§ **WHAT YOU ARE ASKED TO DO**
Beginning at the line with "From the photographic", output each line to the end of the listing below exactly, please.

(Collected data)
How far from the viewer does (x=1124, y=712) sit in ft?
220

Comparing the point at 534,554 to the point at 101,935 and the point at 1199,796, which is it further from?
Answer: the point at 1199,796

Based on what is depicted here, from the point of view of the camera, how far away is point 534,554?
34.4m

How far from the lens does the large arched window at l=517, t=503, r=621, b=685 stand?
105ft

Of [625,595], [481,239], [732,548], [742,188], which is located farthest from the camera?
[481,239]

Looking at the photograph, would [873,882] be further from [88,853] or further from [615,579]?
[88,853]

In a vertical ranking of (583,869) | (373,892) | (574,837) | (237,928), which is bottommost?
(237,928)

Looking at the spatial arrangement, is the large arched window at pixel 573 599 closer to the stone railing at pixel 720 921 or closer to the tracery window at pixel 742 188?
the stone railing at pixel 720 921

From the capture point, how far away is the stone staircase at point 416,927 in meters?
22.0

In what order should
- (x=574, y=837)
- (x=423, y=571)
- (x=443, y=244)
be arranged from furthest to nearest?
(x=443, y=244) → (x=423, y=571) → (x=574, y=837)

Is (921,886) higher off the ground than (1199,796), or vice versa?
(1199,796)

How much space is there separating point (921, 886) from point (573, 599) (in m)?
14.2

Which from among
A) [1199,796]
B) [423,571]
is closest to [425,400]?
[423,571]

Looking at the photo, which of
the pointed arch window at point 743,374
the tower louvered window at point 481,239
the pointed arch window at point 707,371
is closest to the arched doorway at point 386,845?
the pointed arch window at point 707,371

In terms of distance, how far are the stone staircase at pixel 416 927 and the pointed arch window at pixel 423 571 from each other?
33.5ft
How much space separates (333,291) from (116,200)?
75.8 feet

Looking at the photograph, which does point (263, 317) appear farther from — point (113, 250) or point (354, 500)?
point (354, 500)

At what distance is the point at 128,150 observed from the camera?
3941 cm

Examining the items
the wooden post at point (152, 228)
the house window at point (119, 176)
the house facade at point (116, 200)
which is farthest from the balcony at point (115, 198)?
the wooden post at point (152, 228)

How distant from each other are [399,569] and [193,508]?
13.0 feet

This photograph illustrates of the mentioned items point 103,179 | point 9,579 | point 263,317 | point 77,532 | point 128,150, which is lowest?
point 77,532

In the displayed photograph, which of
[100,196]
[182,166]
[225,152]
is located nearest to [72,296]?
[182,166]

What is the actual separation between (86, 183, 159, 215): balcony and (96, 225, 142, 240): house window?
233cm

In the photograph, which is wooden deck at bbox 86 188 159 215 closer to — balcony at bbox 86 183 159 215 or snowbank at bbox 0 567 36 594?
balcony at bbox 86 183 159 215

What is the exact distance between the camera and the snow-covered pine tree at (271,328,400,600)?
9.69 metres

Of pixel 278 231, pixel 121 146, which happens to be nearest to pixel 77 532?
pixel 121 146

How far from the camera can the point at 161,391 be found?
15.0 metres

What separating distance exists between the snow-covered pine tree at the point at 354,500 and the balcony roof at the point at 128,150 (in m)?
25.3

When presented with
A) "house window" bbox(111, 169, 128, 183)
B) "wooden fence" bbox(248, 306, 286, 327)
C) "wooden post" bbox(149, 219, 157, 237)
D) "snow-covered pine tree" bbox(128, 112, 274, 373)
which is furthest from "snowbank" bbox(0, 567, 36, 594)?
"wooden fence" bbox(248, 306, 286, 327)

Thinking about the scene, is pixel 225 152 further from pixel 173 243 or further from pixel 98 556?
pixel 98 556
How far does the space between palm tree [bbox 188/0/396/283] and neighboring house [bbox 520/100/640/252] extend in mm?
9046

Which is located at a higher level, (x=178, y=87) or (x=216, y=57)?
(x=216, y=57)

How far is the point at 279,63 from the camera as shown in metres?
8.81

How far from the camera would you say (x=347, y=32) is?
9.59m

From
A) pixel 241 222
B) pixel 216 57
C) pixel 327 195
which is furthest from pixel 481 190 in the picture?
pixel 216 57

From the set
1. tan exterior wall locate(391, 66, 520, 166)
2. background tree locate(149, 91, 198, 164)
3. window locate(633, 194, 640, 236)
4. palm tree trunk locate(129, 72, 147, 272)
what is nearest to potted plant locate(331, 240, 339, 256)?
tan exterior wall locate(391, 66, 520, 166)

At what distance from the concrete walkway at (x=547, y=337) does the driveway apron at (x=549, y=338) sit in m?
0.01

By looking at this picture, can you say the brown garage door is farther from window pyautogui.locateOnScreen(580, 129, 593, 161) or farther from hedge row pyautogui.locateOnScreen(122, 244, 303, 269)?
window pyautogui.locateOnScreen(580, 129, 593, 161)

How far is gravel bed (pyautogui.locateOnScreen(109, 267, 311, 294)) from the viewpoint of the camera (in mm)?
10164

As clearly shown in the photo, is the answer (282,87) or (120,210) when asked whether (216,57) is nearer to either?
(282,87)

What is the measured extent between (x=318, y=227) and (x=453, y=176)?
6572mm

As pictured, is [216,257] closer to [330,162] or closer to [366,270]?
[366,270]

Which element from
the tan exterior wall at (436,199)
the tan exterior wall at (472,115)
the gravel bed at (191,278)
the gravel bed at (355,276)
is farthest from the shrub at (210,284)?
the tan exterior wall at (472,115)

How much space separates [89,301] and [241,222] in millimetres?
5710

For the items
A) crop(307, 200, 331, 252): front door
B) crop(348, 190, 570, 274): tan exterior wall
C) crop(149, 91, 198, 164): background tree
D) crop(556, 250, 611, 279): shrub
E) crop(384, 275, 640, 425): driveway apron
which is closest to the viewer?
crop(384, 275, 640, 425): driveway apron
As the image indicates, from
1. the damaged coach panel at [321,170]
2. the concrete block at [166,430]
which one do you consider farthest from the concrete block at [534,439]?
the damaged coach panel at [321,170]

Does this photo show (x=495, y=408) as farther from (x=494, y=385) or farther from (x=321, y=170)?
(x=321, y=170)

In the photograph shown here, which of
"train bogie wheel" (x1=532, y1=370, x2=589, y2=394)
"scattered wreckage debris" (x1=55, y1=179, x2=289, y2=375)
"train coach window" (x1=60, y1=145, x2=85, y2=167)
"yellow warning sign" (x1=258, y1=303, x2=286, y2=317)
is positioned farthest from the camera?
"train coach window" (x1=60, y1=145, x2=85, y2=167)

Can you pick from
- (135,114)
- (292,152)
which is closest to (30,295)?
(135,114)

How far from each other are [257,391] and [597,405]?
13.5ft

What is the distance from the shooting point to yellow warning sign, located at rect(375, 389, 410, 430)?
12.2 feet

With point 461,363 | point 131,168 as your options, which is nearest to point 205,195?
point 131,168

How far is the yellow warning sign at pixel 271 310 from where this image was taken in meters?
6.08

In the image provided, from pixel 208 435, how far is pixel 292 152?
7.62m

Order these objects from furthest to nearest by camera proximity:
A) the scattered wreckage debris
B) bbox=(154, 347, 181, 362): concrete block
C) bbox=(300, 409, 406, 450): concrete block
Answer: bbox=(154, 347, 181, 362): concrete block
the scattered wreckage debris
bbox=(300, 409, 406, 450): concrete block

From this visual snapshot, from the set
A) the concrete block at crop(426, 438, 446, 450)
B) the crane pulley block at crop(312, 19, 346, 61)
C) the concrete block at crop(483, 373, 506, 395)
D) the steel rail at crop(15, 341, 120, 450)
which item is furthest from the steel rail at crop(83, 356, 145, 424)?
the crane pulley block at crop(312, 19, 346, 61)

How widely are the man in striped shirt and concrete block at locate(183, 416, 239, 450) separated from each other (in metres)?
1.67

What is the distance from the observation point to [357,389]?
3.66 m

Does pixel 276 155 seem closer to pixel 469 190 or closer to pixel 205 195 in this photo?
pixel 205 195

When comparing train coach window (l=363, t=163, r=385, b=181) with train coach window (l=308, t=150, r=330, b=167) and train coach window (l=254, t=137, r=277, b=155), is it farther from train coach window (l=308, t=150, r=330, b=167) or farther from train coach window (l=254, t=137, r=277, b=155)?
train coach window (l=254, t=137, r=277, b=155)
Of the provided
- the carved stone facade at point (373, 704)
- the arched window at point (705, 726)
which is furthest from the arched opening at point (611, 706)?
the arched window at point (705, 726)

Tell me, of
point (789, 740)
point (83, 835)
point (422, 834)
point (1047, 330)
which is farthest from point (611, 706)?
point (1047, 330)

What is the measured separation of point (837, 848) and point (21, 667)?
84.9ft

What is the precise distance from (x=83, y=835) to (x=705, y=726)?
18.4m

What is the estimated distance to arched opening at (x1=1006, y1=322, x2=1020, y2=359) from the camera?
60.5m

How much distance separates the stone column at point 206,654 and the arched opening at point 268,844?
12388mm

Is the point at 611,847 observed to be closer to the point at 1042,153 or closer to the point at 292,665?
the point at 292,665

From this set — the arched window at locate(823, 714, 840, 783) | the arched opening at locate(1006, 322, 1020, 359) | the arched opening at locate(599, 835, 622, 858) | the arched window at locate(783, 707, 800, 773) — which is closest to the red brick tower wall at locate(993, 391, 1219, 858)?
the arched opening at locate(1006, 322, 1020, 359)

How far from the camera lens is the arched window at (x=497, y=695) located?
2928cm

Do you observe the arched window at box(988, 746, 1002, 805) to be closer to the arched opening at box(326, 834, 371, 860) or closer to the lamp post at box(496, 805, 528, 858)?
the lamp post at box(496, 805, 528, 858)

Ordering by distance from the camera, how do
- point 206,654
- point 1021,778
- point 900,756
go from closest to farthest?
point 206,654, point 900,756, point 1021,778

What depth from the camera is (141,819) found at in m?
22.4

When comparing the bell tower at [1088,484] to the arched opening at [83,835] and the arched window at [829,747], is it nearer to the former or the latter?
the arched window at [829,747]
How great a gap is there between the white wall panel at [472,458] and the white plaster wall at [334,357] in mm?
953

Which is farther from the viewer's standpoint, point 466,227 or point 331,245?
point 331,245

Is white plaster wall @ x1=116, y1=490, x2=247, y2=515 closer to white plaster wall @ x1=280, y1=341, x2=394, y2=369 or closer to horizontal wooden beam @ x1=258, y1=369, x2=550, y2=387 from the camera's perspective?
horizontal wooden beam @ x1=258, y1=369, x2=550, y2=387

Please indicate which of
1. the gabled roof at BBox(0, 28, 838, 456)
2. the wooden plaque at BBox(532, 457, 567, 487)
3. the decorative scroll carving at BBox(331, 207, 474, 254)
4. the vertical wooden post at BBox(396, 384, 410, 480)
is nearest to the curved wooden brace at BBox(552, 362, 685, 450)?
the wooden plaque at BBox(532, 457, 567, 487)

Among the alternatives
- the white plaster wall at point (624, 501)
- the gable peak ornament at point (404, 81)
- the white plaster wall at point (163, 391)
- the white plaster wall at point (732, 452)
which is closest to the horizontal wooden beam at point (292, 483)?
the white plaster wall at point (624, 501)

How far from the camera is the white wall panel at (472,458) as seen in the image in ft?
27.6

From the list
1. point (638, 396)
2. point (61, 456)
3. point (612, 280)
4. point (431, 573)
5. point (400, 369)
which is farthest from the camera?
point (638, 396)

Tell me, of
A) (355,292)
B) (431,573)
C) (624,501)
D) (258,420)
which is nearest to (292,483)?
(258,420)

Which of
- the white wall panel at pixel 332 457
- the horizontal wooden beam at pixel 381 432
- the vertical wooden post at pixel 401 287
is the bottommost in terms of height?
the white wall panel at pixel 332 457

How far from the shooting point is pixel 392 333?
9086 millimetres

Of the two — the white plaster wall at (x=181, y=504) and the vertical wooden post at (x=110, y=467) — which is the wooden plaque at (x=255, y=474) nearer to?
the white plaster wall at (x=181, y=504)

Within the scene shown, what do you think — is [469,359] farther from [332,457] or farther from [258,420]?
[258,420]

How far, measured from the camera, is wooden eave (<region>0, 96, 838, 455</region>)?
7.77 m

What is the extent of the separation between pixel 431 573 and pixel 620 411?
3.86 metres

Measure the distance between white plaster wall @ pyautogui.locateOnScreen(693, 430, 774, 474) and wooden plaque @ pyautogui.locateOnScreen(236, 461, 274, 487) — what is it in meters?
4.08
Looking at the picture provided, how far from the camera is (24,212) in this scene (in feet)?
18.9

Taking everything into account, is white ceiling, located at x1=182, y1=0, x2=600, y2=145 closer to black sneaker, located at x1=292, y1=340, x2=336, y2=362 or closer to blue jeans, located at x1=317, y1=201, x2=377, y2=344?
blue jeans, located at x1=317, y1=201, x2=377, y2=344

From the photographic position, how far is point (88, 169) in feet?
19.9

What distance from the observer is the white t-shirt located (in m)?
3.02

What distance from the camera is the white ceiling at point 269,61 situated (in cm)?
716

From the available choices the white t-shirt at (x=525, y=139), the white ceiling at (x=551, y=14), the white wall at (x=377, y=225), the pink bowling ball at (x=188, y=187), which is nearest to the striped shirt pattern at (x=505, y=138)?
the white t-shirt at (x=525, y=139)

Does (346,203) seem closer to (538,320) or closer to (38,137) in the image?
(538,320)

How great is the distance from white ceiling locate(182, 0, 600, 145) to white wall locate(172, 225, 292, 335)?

§ **WRITTEN SOLUTION**
From the photographic position, how far is point (88, 169) in feet?
19.9

What distance from the observer is the white t-shirt located (in m)?
3.02

What distance from the camera is the white ceiling at point 269,61 situated (in cm)?
716

From the available choices the white t-shirt at (x=525, y=139), the white ceiling at (x=551, y=14), the white wall at (x=377, y=225), the pink bowling ball at (x=188, y=187), which is nearest to the striped shirt pattern at (x=505, y=138)?
the white t-shirt at (x=525, y=139)

Does (346,203) seem closer to (538,320) or closer to (38,137) in the image?
(538,320)

How great is the distance from white ceiling locate(182, 0, 600, 145) to white wall locate(172, 225, 292, 335)?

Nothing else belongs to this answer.